Exercise task :: Your task is to repeat, word for word, the line containing "Looking over the" and all lines that follow it to the end of the material, and no other lines.

--- Start Provided entries ---

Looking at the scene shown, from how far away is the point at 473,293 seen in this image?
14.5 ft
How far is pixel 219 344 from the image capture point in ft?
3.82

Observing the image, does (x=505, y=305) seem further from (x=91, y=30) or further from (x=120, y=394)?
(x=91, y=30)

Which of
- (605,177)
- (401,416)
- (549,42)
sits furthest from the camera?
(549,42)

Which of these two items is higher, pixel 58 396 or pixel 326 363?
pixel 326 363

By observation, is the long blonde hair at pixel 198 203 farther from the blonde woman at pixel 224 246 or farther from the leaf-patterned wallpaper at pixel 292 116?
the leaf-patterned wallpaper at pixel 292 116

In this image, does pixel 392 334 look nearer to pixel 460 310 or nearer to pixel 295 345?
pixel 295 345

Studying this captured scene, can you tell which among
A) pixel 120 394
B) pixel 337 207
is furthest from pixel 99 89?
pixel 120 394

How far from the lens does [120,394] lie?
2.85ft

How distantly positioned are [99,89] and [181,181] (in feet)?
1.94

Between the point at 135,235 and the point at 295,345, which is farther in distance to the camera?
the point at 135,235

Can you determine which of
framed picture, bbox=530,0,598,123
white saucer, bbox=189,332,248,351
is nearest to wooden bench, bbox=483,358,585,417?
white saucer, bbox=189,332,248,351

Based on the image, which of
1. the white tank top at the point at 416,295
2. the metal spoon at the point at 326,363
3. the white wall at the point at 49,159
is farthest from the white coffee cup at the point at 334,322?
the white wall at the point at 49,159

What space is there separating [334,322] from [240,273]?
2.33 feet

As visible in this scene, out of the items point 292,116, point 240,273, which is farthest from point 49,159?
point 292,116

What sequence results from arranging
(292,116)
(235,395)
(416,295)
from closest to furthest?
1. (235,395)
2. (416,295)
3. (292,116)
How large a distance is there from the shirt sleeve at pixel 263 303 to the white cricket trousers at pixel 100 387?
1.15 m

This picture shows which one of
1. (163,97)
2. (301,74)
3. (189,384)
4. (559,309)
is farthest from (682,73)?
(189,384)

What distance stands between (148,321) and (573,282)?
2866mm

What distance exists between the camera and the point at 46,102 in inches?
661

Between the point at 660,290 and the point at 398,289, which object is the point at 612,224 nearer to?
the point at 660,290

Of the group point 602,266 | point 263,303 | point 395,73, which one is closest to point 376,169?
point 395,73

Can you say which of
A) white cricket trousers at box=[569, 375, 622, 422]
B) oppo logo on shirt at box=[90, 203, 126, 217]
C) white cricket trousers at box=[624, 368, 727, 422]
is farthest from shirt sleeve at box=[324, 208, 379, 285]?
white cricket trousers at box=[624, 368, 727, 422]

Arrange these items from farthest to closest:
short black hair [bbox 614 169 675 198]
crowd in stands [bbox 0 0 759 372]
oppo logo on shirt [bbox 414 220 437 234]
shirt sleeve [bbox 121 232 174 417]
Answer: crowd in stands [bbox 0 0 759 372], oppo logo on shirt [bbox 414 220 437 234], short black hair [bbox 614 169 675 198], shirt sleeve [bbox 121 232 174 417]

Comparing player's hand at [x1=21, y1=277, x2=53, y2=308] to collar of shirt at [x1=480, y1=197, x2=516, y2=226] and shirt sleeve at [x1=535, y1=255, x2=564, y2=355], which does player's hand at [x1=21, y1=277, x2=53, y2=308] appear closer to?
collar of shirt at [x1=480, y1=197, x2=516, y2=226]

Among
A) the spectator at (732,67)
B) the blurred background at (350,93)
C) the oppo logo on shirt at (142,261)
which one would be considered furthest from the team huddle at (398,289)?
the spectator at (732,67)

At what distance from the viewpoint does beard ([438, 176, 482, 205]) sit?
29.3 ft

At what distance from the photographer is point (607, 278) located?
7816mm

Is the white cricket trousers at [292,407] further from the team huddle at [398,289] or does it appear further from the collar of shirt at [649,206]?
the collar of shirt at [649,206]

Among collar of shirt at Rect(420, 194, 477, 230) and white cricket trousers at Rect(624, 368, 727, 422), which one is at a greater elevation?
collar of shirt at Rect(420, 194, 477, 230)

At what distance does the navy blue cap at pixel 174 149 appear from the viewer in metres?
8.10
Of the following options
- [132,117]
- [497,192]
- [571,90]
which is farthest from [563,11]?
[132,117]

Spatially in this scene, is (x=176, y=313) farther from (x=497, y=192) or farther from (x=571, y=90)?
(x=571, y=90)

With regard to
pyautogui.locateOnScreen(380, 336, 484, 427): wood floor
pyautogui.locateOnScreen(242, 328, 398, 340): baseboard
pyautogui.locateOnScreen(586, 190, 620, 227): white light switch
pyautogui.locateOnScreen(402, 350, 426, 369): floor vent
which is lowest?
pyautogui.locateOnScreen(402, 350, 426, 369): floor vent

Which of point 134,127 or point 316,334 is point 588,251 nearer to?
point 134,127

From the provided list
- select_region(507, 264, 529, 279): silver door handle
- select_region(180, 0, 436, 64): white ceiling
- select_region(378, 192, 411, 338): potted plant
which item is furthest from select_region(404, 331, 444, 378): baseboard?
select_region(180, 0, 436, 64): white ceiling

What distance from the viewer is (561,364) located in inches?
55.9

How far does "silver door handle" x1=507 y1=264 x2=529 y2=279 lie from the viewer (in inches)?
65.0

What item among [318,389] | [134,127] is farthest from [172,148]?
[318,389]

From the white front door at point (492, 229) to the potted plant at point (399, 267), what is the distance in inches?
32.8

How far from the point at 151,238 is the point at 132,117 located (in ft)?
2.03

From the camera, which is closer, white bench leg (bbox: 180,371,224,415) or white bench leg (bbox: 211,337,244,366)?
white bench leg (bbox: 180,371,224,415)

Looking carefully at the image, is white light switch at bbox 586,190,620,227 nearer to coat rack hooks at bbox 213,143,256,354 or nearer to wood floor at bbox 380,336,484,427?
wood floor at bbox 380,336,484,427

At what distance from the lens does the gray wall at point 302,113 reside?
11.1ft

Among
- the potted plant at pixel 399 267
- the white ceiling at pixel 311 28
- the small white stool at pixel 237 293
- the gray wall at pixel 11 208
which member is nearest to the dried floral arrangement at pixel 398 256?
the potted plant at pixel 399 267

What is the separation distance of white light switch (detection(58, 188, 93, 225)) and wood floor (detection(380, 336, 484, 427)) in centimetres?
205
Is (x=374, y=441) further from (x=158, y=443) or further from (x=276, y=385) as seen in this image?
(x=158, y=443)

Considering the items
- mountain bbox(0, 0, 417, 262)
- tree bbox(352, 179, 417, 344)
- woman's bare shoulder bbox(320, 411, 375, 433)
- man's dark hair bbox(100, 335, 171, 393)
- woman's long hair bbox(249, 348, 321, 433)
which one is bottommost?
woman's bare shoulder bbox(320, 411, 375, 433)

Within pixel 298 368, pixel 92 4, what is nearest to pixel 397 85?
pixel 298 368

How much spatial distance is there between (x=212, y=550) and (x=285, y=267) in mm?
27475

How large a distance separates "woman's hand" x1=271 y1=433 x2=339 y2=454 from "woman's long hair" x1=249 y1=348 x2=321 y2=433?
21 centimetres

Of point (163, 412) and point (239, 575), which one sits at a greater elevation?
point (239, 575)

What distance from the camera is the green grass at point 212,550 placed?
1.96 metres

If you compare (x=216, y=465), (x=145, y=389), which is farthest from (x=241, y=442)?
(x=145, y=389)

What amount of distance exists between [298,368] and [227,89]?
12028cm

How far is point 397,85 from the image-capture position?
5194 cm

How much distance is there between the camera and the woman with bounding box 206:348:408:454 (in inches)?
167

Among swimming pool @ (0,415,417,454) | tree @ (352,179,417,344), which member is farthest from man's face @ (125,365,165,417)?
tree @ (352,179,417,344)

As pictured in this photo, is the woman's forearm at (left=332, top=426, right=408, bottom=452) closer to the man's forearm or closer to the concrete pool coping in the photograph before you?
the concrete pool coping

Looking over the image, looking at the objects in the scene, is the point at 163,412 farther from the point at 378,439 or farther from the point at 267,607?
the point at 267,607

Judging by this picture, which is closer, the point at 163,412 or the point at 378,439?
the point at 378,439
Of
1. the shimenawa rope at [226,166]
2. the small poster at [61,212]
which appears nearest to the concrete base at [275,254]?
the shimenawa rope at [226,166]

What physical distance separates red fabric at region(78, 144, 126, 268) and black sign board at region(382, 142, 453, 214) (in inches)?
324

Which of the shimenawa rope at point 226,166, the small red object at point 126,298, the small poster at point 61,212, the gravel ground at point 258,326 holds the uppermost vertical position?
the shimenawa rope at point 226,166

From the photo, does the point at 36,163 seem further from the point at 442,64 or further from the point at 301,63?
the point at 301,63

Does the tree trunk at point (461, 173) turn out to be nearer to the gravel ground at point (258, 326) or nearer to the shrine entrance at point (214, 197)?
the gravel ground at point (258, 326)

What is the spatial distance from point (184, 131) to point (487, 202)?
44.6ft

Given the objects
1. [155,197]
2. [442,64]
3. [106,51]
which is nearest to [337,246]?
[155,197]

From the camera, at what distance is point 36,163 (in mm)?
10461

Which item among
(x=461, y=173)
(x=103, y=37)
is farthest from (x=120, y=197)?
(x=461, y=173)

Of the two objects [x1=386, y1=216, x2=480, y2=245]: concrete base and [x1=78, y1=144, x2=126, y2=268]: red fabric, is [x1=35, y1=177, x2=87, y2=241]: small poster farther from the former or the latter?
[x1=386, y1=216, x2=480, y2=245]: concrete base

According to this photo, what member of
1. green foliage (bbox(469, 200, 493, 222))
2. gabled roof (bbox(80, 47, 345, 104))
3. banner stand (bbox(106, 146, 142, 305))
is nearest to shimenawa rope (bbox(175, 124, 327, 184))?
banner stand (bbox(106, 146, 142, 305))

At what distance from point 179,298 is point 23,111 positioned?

--- End Provided entries ---

The reply ::
Looking over the image, looking at the objects in the scene, is the point at 163,412 farther from the point at 378,439 or farther from the point at 267,607?
the point at 267,607

Judging by this picture, which is closer, the point at 163,412 or the point at 378,439?
the point at 378,439
Of
1. the shimenawa rope at [226,166]
2. the small poster at [61,212]
which appears nearest to the concrete base at [275,254]?
the shimenawa rope at [226,166]

What physical distance separates red fabric at region(78, 144, 126, 268) and black sign board at region(382, 142, 453, 214) (in inches)?
324

Which of the shimenawa rope at point 226,166, the small red object at point 126,298, the small poster at point 61,212, the gravel ground at point 258,326 holds the uppermost vertical position?
the shimenawa rope at point 226,166

From the photo, does the point at 36,163 seem further from the point at 442,64 or further from the point at 301,63?
the point at 301,63

Does the tree trunk at point (461, 173) turn out to be nearer to the gravel ground at point (258, 326) or nearer to the shrine entrance at point (214, 197)?
the gravel ground at point (258, 326)

What is the spatial distance from point (184, 131) to point (487, 202)?
44.6ft

Given the objects
1. [155,197]
2. [442,64]
3. [106,51]
which is nearest to [337,246]?
[155,197]

From the camera, at what distance is point 36,163 (in mm)?
10461

Which item among
(x=461, y=173)
(x=103, y=37)
is farthest from (x=120, y=197)?
(x=461, y=173)

Of the two objects [x1=386, y1=216, x2=480, y2=245]: concrete base and [x1=78, y1=144, x2=126, y2=268]: red fabric, is [x1=35, y1=177, x2=87, y2=241]: small poster farther from the former or the latter?
[x1=386, y1=216, x2=480, y2=245]: concrete base

According to this photo, what member of
1. green foliage (bbox(469, 200, 493, 222))
2. gabled roof (bbox(80, 47, 345, 104))
3. banner stand (bbox(106, 146, 142, 305))
is nearest to shimenawa rope (bbox(175, 124, 327, 184))?
banner stand (bbox(106, 146, 142, 305))

At what distance from point 179,298 is point 23,111 positioned?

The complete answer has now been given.